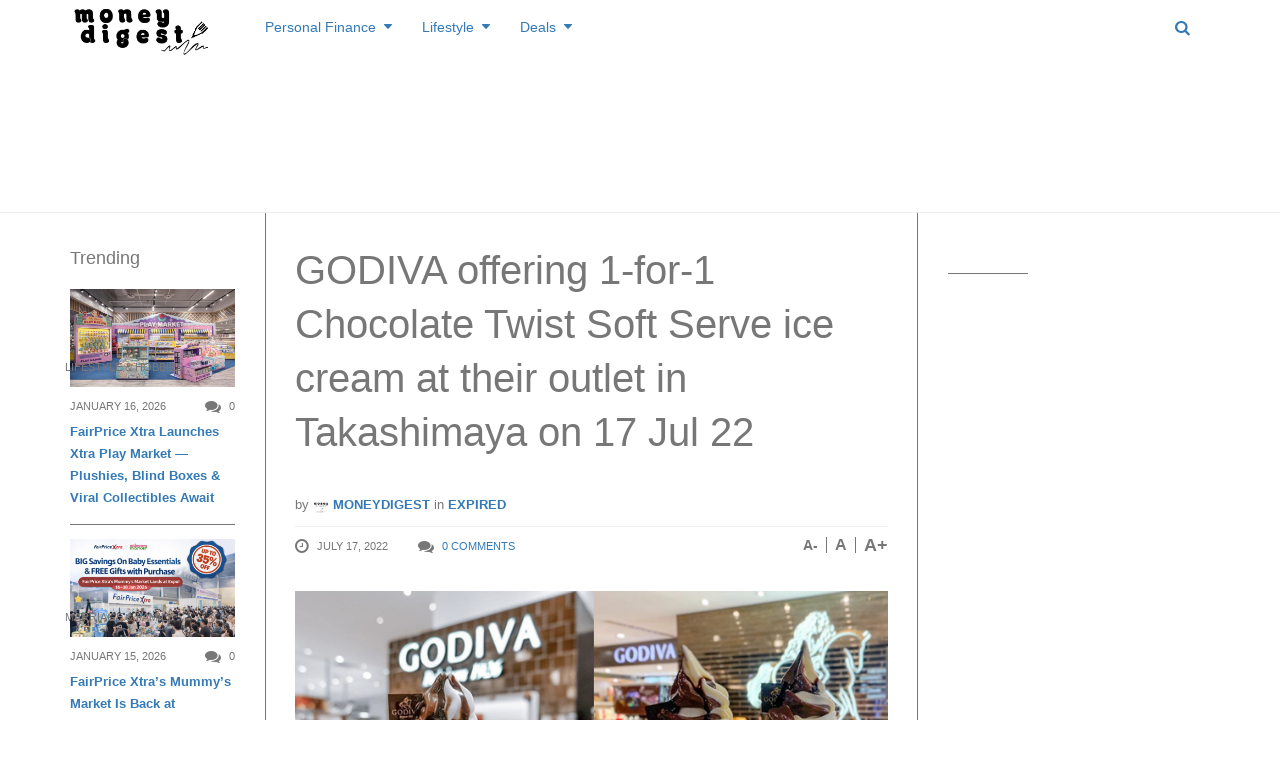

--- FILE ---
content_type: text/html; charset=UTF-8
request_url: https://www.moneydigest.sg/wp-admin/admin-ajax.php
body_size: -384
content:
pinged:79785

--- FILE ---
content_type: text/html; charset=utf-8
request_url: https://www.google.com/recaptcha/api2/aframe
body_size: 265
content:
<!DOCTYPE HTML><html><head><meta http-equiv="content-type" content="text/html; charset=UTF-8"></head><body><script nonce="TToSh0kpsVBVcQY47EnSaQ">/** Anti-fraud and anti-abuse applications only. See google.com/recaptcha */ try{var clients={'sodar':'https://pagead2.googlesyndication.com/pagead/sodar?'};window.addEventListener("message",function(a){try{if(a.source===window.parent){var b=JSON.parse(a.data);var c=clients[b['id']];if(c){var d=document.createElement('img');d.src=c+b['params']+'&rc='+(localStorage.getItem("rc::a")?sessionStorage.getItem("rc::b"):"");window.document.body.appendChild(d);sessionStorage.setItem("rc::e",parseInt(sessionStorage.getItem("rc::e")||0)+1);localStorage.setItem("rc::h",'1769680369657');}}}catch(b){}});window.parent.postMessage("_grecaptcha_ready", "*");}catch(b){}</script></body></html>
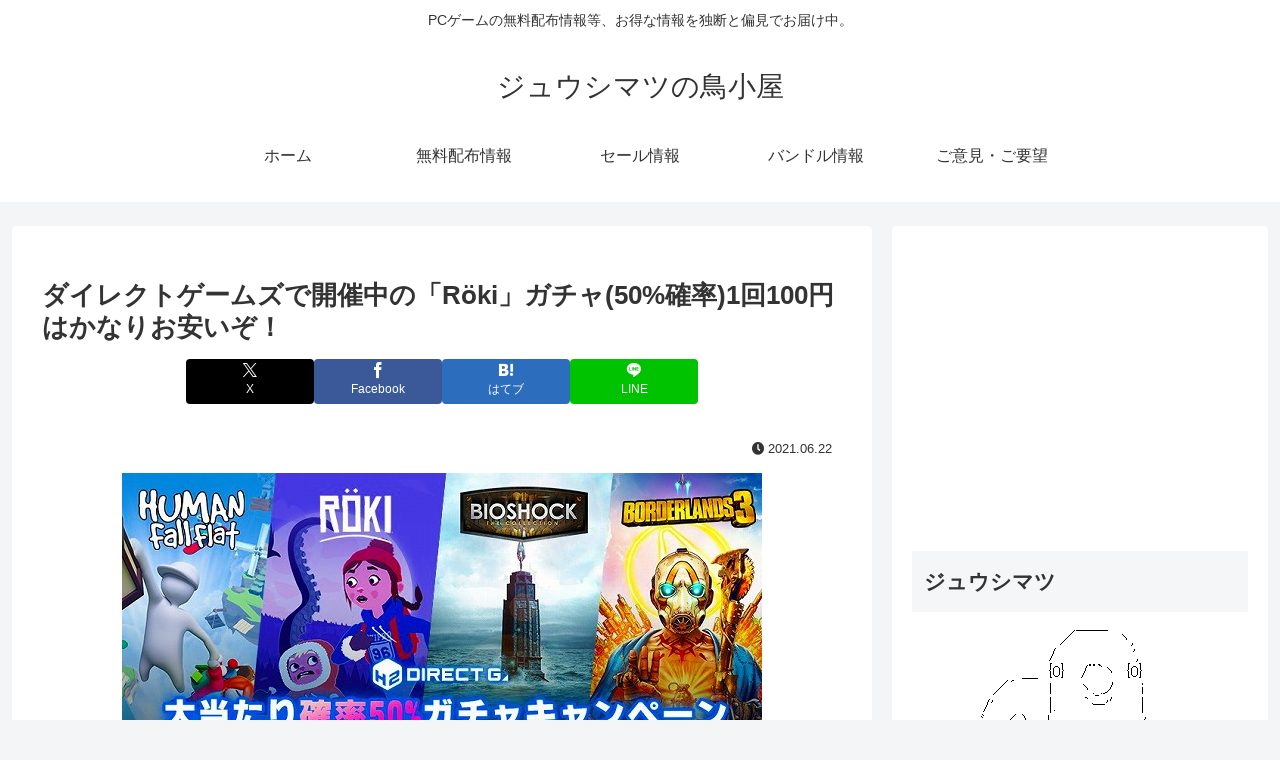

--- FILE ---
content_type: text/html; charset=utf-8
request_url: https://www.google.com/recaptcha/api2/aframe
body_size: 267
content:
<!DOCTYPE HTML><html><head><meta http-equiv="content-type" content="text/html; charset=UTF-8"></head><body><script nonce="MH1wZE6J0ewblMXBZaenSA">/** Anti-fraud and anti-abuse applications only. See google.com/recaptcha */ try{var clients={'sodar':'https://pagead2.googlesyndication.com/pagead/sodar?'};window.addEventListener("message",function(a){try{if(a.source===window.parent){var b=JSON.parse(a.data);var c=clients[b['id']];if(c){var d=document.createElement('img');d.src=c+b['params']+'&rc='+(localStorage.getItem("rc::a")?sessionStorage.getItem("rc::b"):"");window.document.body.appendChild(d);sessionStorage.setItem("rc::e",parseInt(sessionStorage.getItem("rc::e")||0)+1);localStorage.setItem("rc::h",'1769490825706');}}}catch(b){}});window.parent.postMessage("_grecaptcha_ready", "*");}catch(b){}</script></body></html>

## How to complete this task
Retype the whole listing. Keep every word exact but include no pictures.

## Written solution
--- FILE ---
content_type: text/html; charset=UTF-8
request_url: https://www.moneydigest.sg/wp-admin/admin-ajax.php
body_size: -384
content:
pinged:79785

--- FILE ---
content_type: text/html; charset=utf-8
request_url: https://www.google.com/recaptcha/api2/aframe
body_size: 265
content:
<!DOCTYPE HTML><html><head><meta http-equiv="content-type" content="text/html; charset=UTF-8"></head><body><script nonce="TToSh0kpsVBVcQY47EnSaQ">/** Anti-fraud and anti-abuse applications only. See google.com/recaptcha */ try{var clients={'sodar':'https://pagead2.googlesyndication.com/pagead/sodar?'};window.addEventListener("message",function(a){try{if(a.source===window.parent){var b=JSON.parse(a.data);var c=clients[b['id']];if(c){var d=document.createElement('img');d.src=c+b['params']+'&rc='+(localStorage.getItem("rc::a")?sessionStorage.getItem("rc::b"):"");window.document.body.appendChild(d);sessionStorage.setItem("rc::e",parseInt(sessionStorage.getItem("rc::e")||0)+1);localStorage.setItem("rc::h",'1769680369657');}}}catch(b){}});window.parent.postMessage("_grecaptcha_ready", "*");}catch(b){}</script></body></html>

--- FILE ---
content_type: text/html; charset=utf-8
request_url: https://www.google.com/recaptcha/api2/aframe
body_size: 267
content:
<!DOCTYPE HTML><html><head><meta http-equiv="content-type" content="text/html; charset=UTF-8"></head><body><script nonce="MH1wZE6J0ewblMXBZaenSA">/** Anti-fraud and anti-abuse applications only. See google.com/recaptcha */ try{var clients={'sodar':'https://pagead2.googlesyndication.com/pagead/sodar?'};window.addEventListener("message",function(a){try{if(a.source===window.parent){var b=JSON.parse(a.data);var c=clients[b['id']];if(c){var d=document.createElement('img');d.src=c+b['params']+'&rc='+(localStorage.getItem("rc::a")?sessionStorage.getItem("rc::b"):"");window.document.body.appendChild(d);sessionStorage.setItem("rc::e",parseInt(sessionStorage.getItem("rc::e")||0)+1);localStorage.setItem("rc::h",'1769490825706');}}}catch(b){}});window.parent.postMessage("_grecaptcha_ready", "*");}catch(b){}</script></body></html>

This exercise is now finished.